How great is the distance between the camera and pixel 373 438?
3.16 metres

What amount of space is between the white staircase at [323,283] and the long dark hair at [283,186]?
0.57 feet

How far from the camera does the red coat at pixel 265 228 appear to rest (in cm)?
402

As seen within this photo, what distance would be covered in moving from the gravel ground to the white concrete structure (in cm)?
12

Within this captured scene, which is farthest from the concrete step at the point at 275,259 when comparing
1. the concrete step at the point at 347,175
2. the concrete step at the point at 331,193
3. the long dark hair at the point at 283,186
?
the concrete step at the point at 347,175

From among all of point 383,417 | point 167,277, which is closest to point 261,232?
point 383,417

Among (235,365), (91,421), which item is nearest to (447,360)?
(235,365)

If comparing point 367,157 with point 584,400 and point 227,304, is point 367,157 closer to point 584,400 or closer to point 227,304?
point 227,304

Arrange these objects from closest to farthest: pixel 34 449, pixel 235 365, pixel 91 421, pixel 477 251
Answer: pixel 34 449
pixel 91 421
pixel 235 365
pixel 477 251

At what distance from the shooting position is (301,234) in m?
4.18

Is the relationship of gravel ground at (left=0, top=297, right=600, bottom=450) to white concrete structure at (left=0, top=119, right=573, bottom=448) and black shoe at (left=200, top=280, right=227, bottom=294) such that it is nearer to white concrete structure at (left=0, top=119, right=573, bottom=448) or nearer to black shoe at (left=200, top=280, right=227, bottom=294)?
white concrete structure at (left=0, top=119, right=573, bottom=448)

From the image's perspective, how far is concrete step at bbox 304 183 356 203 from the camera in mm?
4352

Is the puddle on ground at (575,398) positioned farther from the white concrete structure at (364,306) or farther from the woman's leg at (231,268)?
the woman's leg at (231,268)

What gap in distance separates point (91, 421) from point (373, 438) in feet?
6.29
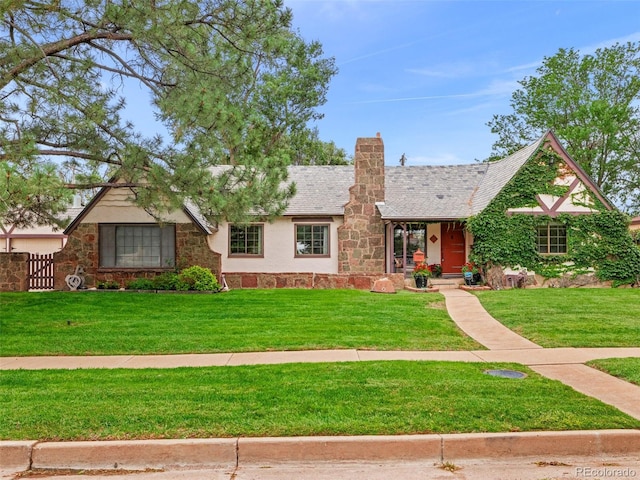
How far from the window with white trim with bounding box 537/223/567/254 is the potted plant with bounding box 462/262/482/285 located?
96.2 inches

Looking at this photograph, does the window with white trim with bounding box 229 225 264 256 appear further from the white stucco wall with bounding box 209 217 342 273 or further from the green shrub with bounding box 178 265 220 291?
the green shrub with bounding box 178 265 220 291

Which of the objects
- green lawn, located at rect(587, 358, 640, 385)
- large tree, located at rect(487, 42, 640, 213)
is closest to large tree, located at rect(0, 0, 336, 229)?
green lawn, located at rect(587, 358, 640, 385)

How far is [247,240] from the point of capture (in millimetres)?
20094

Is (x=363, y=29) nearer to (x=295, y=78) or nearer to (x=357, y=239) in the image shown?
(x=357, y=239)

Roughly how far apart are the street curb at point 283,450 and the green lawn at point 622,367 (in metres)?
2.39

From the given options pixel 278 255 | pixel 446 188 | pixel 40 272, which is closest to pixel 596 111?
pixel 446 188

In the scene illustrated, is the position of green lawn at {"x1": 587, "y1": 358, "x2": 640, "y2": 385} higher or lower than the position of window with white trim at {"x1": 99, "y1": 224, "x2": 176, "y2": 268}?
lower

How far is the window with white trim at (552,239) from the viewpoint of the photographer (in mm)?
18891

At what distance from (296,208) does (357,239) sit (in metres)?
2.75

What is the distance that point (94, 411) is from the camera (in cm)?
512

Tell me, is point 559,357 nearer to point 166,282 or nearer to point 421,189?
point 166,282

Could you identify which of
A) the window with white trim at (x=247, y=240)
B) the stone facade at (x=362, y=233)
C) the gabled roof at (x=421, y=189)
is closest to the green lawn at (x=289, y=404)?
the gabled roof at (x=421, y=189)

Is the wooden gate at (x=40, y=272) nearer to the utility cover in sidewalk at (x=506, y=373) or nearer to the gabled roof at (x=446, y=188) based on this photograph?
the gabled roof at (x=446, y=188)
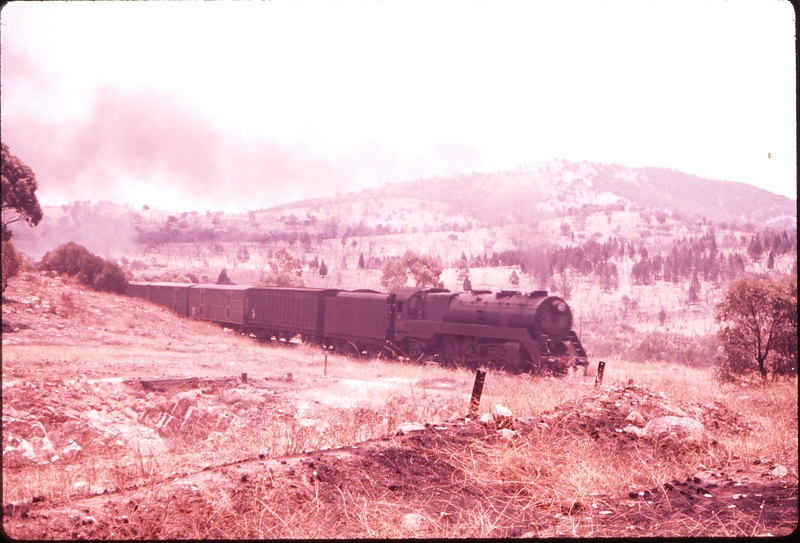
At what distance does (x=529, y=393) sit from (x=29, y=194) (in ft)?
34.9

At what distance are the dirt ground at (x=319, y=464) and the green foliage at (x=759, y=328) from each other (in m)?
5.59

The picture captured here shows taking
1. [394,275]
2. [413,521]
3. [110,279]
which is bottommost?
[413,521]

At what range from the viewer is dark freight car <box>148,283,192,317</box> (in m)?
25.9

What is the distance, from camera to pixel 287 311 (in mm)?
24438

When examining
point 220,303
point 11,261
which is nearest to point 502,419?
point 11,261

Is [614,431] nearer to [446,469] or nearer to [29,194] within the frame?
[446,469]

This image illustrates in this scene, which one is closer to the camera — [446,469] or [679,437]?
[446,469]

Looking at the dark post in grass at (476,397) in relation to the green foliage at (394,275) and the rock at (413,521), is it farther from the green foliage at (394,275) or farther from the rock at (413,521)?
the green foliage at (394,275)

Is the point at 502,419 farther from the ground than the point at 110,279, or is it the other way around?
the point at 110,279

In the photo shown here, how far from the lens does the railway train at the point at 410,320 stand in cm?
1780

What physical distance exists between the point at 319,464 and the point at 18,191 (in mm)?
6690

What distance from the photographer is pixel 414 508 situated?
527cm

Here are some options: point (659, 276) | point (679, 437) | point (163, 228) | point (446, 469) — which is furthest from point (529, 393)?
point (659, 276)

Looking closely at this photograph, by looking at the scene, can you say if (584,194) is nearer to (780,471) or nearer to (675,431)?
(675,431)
━━━━━━━━━━
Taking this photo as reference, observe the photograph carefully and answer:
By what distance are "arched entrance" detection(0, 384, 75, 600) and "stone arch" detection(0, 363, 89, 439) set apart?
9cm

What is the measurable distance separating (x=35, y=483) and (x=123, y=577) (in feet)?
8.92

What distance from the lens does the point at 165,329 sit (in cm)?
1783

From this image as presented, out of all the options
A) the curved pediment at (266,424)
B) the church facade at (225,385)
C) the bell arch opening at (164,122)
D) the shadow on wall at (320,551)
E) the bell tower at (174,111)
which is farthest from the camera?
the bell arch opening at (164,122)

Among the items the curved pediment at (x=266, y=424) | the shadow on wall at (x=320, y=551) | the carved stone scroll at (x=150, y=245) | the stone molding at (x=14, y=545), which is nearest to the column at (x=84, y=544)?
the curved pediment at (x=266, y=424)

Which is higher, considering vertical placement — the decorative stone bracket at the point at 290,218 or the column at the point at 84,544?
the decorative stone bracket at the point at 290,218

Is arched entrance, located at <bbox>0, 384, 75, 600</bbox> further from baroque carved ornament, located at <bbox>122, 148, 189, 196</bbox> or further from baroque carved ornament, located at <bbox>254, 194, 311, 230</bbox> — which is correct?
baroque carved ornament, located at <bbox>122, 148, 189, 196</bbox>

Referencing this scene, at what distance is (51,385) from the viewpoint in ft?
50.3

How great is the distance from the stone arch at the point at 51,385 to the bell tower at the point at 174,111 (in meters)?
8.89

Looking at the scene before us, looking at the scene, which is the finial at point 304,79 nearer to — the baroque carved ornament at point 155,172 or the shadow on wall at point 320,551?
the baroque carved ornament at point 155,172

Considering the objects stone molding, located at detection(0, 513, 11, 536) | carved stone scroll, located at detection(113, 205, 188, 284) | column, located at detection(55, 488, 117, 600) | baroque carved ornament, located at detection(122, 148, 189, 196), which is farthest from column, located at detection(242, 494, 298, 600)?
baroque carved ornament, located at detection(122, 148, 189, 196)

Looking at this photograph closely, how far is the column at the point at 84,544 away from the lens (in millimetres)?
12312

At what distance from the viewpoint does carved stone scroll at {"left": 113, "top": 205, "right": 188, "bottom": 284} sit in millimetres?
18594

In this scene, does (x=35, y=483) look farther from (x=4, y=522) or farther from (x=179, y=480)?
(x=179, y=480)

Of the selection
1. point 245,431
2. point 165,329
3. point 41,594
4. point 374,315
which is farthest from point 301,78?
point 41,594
━━━━━━━━━━
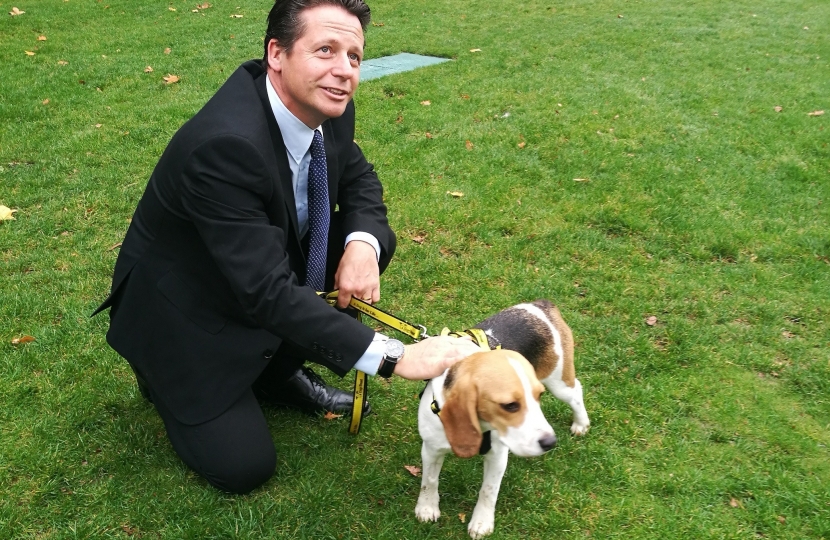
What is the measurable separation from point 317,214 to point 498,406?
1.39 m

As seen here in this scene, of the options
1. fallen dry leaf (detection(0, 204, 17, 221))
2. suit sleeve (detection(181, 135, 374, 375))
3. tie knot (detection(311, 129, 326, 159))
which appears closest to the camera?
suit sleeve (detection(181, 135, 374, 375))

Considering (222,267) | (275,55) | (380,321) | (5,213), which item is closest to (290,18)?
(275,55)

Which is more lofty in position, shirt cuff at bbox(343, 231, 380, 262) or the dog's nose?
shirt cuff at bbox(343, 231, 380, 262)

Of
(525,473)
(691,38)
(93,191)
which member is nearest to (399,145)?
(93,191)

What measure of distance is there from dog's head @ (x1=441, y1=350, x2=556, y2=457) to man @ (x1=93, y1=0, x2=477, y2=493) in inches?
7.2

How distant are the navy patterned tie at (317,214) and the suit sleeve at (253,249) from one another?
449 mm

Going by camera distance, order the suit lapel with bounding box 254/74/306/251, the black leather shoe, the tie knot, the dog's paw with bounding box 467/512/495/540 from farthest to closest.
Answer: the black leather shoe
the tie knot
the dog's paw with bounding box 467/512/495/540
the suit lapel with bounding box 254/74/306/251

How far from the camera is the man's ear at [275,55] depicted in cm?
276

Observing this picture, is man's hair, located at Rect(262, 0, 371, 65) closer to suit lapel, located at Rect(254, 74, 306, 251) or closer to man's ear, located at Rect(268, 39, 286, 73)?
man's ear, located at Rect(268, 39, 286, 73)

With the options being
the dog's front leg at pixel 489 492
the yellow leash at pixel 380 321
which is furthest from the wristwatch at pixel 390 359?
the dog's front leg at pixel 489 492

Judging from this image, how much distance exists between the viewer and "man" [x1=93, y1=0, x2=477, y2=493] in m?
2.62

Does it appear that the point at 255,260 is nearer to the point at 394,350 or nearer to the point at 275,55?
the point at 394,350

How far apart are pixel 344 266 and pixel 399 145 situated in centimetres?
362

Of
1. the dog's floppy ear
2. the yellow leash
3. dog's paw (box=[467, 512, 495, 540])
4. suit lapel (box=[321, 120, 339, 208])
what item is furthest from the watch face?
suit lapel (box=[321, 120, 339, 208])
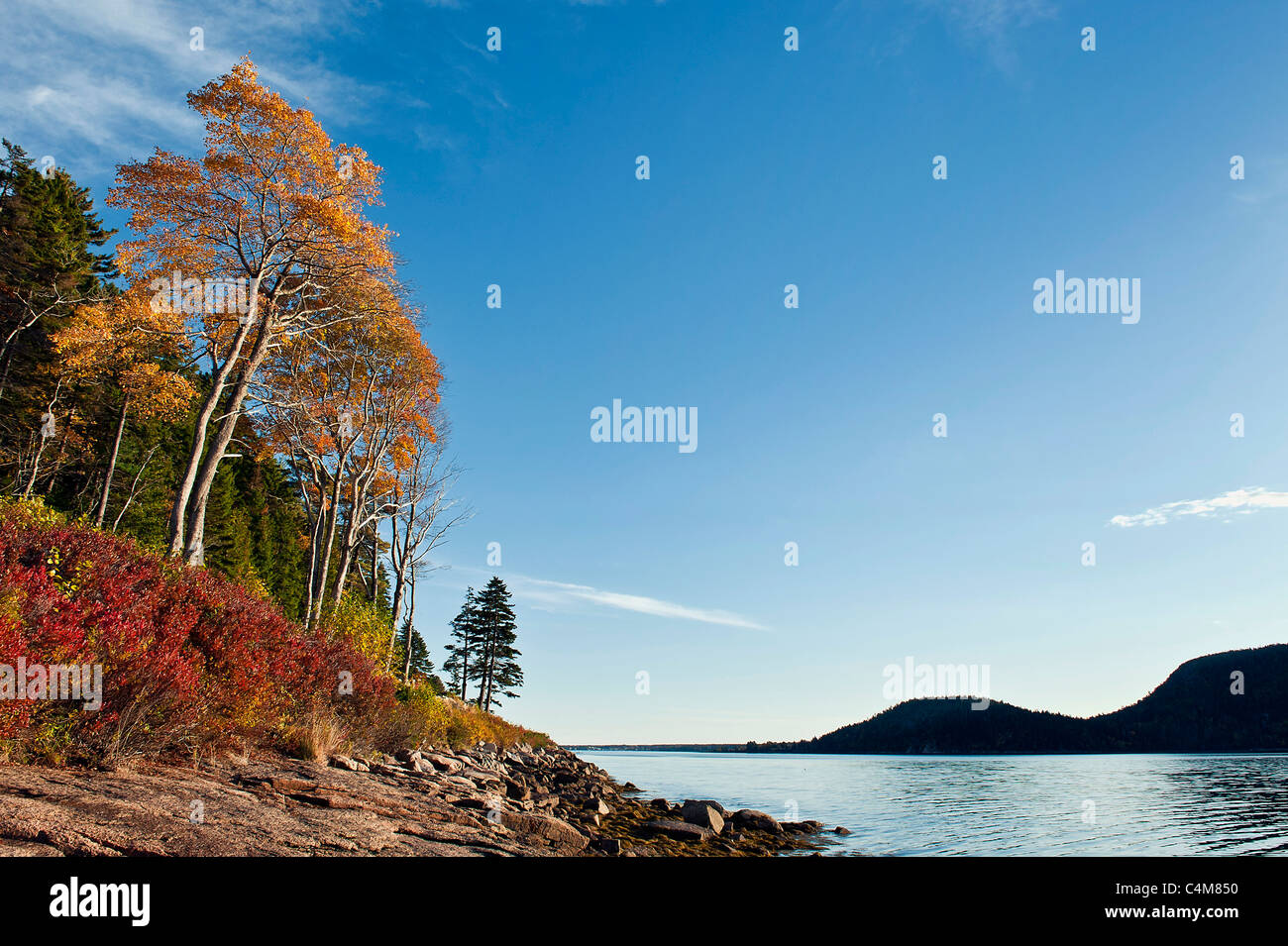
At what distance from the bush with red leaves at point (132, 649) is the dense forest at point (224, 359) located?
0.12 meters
━━━━━━━━━━
● **REQUIRED WORK**
Render the part of the listing from the line containing "Observing this picture, is" through the line containing "0.12 meters" as a numbered list. Leave out blank lines and pictures.

● **TASK RESPONSE**
1. Observing this picture, is man's hair, located at Rect(262, 0, 371, 65) closer to suit lapel, located at Rect(254, 74, 306, 251) or closer to man's ear, located at Rect(268, 39, 286, 73)?
2. man's ear, located at Rect(268, 39, 286, 73)
3. With the options being
4. the dog's front leg at pixel 489 492
5. the yellow leash at pixel 380 321
6. which is furthest from the wristwatch at pixel 390 359?
7. the dog's front leg at pixel 489 492
8. Judging from this image, how much distance exists between the viewer and "man" [x1=93, y1=0, x2=477, y2=493] in m?
9. 2.62
10. Does it appear that the point at 255,260 is nearer to the point at 394,350 or nearer to the point at 275,55?
11. the point at 394,350
12. How far apart are pixel 344 266 and pixel 399 145 situated in centimetres?
13. 362
14. Of
15. 1. the dog's floppy ear
16. 2. the yellow leash
17. 3. dog's paw (box=[467, 512, 495, 540])
18. 4. suit lapel (box=[321, 120, 339, 208])
19. what item is furthest from the watch face?
20. suit lapel (box=[321, 120, 339, 208])
21. At what distance from the bush with red leaves at point (132, 649) is the dense forest at point (224, 359) located?
22. 0.12 meters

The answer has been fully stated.